Loann’s always wanted to be popular and pretty like her sister, Claire. So when Claire’s ex-boyfriend starts flirting with her, Loann is willing to do whatever it takes to feel special…even if that meansbetraying her sister.

But as Loann slips inside Claire’s world, she discovers that everything is not as it seems. Claire’s quest for perfection is all-consuming, and comes at a dangerous price. As Claire increasingly withdraws from friends and family, Loann struggles to understand her and make amends. Can she heal their relationship—and her sister—before it’s too late?
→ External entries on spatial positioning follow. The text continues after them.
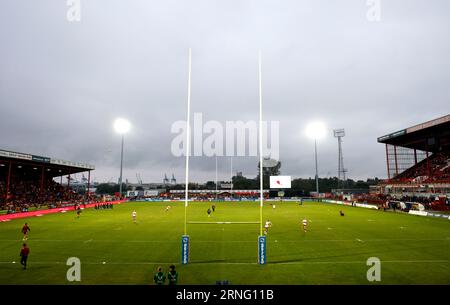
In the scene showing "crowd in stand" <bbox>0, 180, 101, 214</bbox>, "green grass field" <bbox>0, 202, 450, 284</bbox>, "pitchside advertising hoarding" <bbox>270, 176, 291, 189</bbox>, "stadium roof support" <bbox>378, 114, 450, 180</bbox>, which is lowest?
"green grass field" <bbox>0, 202, 450, 284</bbox>

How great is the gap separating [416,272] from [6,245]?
90.4ft

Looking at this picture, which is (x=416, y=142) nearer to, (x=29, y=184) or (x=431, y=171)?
(x=431, y=171)

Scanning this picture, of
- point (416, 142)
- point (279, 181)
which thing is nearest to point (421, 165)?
point (416, 142)

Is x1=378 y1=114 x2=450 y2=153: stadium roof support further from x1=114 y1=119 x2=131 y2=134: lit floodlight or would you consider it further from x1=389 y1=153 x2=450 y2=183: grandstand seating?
x1=114 y1=119 x2=131 y2=134: lit floodlight

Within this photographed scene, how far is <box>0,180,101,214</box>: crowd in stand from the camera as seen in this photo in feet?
165

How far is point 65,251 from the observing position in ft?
63.6

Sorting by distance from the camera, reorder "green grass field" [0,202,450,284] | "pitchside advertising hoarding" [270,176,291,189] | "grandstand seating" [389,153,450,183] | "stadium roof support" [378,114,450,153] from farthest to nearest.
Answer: "pitchside advertising hoarding" [270,176,291,189] < "stadium roof support" [378,114,450,153] < "grandstand seating" [389,153,450,183] < "green grass field" [0,202,450,284]

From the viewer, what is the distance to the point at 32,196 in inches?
2398

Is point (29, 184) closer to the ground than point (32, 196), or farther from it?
farther from it

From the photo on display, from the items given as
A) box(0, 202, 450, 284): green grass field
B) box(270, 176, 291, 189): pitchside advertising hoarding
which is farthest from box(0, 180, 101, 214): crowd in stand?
box(270, 176, 291, 189): pitchside advertising hoarding

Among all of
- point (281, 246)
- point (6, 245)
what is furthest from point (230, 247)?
point (6, 245)
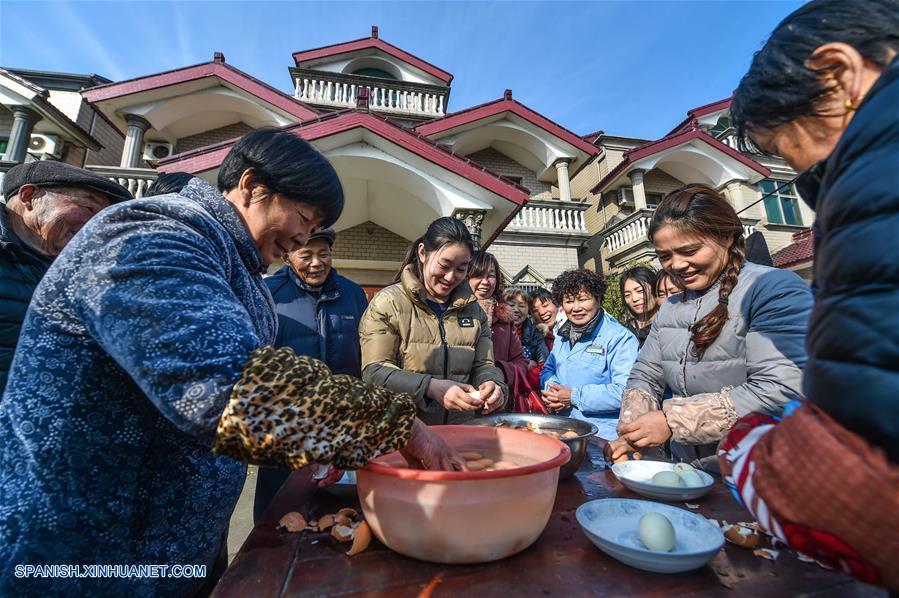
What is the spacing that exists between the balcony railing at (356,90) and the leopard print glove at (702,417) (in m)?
11.8

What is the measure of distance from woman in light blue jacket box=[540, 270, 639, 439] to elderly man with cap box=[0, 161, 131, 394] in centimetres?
320

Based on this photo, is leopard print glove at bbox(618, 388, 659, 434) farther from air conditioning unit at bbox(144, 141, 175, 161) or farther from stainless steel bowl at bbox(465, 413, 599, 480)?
air conditioning unit at bbox(144, 141, 175, 161)

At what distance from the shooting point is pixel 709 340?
1.76m

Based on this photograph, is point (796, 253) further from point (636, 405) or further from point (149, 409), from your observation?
point (149, 409)

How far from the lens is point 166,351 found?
739 millimetres

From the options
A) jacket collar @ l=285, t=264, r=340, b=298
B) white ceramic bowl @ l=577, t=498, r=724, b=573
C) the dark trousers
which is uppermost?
jacket collar @ l=285, t=264, r=340, b=298

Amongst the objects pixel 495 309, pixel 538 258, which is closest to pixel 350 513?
pixel 495 309

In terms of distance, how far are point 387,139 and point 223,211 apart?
16.6 feet

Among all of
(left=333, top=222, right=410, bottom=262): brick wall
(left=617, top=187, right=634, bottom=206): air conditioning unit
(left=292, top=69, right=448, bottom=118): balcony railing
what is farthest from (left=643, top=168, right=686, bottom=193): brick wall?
(left=333, top=222, right=410, bottom=262): brick wall

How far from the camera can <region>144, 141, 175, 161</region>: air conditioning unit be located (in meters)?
9.86

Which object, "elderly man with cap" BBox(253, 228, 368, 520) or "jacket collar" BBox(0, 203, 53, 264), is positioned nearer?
"jacket collar" BBox(0, 203, 53, 264)

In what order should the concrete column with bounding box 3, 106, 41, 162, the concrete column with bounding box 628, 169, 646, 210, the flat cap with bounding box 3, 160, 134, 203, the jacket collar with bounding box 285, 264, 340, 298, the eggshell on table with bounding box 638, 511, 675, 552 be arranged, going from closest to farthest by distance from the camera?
the eggshell on table with bounding box 638, 511, 675, 552
the flat cap with bounding box 3, 160, 134, 203
the jacket collar with bounding box 285, 264, 340, 298
the concrete column with bounding box 3, 106, 41, 162
the concrete column with bounding box 628, 169, 646, 210

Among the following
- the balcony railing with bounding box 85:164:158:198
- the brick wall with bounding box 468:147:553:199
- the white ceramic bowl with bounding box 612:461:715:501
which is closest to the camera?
the white ceramic bowl with bounding box 612:461:715:501

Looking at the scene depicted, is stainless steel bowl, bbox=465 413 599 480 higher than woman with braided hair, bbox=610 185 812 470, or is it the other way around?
woman with braided hair, bbox=610 185 812 470
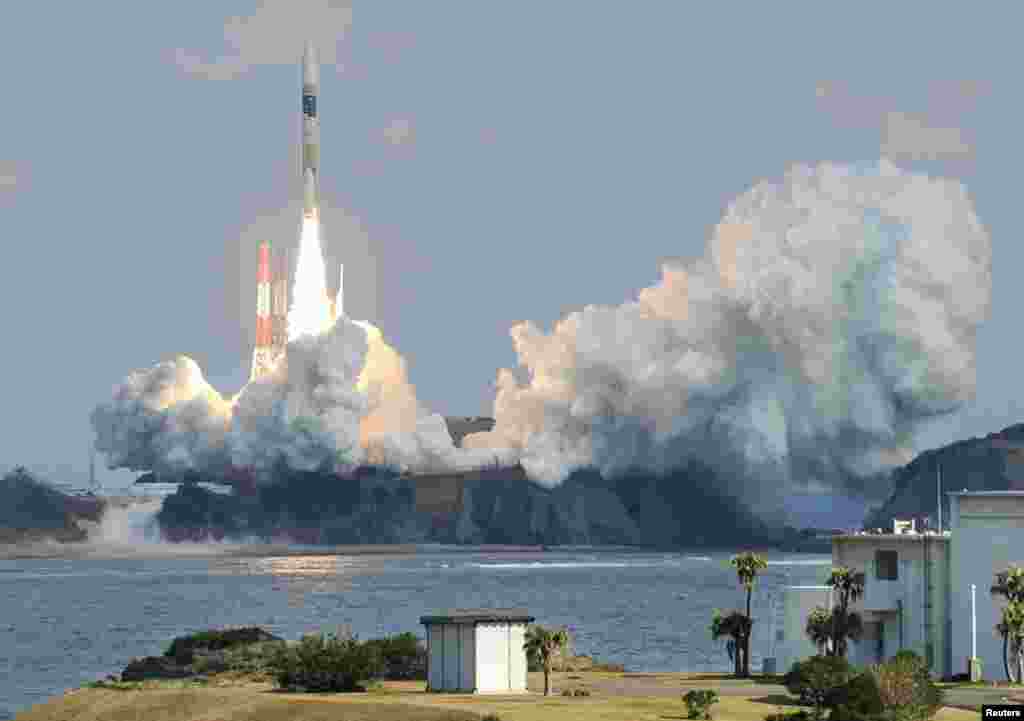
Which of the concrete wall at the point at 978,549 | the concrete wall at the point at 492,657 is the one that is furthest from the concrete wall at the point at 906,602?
the concrete wall at the point at 492,657

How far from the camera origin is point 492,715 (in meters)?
63.7

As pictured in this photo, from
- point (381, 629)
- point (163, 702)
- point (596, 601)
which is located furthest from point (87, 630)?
point (163, 702)

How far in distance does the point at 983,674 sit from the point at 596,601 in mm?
119206

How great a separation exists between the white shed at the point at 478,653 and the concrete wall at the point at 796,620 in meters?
13.2

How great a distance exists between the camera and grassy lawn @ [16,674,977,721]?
A: 214 ft

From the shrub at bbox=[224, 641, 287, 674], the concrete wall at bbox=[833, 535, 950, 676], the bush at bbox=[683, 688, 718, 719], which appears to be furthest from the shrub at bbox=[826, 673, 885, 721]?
the shrub at bbox=[224, 641, 287, 674]

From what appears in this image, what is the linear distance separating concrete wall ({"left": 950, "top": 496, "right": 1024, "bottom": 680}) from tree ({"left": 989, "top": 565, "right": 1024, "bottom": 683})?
2810 millimetres

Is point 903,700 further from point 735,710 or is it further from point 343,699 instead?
point 343,699

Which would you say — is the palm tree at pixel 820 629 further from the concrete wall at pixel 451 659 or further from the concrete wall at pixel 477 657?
the concrete wall at pixel 451 659

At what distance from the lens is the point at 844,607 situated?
83.2 metres

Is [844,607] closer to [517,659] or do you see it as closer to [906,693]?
[517,659]

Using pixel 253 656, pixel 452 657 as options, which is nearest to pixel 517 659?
pixel 452 657

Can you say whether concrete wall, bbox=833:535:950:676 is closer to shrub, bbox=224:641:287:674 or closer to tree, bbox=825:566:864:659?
tree, bbox=825:566:864:659

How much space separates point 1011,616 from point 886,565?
9.93 metres
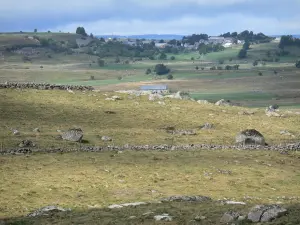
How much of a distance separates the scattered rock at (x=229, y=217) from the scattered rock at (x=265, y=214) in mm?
771

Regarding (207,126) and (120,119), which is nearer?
(207,126)

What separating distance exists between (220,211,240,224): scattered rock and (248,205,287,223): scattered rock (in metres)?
0.77

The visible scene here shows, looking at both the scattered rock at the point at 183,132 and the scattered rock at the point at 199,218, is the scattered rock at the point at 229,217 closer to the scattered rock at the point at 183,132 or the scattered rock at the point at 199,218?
the scattered rock at the point at 199,218

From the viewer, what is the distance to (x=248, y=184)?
147ft

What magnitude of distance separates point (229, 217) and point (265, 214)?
1809mm

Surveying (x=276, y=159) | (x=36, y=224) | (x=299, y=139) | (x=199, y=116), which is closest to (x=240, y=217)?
(x=36, y=224)

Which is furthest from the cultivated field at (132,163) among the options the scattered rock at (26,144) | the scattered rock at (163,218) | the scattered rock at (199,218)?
the scattered rock at (26,144)

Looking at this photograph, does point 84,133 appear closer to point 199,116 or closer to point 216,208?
point 199,116

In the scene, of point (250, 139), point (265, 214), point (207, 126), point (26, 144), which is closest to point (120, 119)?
point (207, 126)

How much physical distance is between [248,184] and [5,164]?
2136 centimetres

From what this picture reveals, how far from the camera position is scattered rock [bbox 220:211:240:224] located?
2616 cm

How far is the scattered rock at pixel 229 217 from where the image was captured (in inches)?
1030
  1. Although the word 'outline' has me running for the hills (Oh, wait -- I live in the mountains, so I'm already there), I do a lot of what you've mentioned, although I do it on post it notes so I can move them around on a foam core board. But doing it for several months? That, to me, is like writing the book. I just plunge in and start writing, then adjust as new stuff surfaces. For example, at 35K words into the book, I finally realized who my bad guy was, and it was a matter of going back and layering in some foreshadowing. The thought of getting to the end and then having 100,000 words to 'fix' scares me--I don't like to lose continuity. When I hit 'the end' of my first draft, it's ready to polish, not rewrite.

    Terry's Place

  2. Thanks for sharing your ideas! I am a new writer and still honing my writing style. After writing half my first draft, I am realizing that simple outlining versus detailed outlining would have been a better idea. I think I will try NaNoWriMo to help my writing speed.

  3. Your way is pretty much my way. the only thing I add to that is a timeline to keep ages, marriages, emigration dates, deaths, etc straight. I get those in my head and refer to them when editing. I've never put into words the process before, so glad that you did it for me!

  4. Thanks for sharing. Lately, I've immersed myself in studying structure and outlining to the point that it's become confusing. Your process makes sense to me. Here's hoping I can make it work as successfully as you have.

  5. Oh my, I am so on the page with EP at this time. Ironically enough, what seems to be most helpful is PJ Reece's STORY STRUCTURE TO DIE FOR, which keeps the 'outline' almost ridiculously simple. The approach you showed has worked for me in the past, but I realize now I really 'knew' those stories in my head (even if they turned out differently).

    Thanks for a 'keeper post'!

  6. Another interesting take on how to tackle that daunting first draft - thanks.

    I've only attempted four novels - at various stages now from first draft to final. I tend to work out my rough outline around my characters but spend only days not weeks on them.
    However did NaNoWriMo for first time last year and found the benefit of fast drafting with that, as I started with a title, rough idea and two rough characters. Somehow it was a mixture of terrifying and exhilarating and by the end a good story had evolved.
    Actually wrote another first draft similar way and pleased with result BUT will see how your technique could be adapted.

  7. I have many unfinished novels because I've never quite managed to figure this out. But one of the few I've finished, I wrote in a way similar to this - a chapter a day for my kids - and I actually got to the end. Mind you, it's not perfect, but at least it has a beginning, middle and end! Loved reading about your process, and Never Enough looks terrific!!!

  8. This might help solve my usual dilemma of what happens next?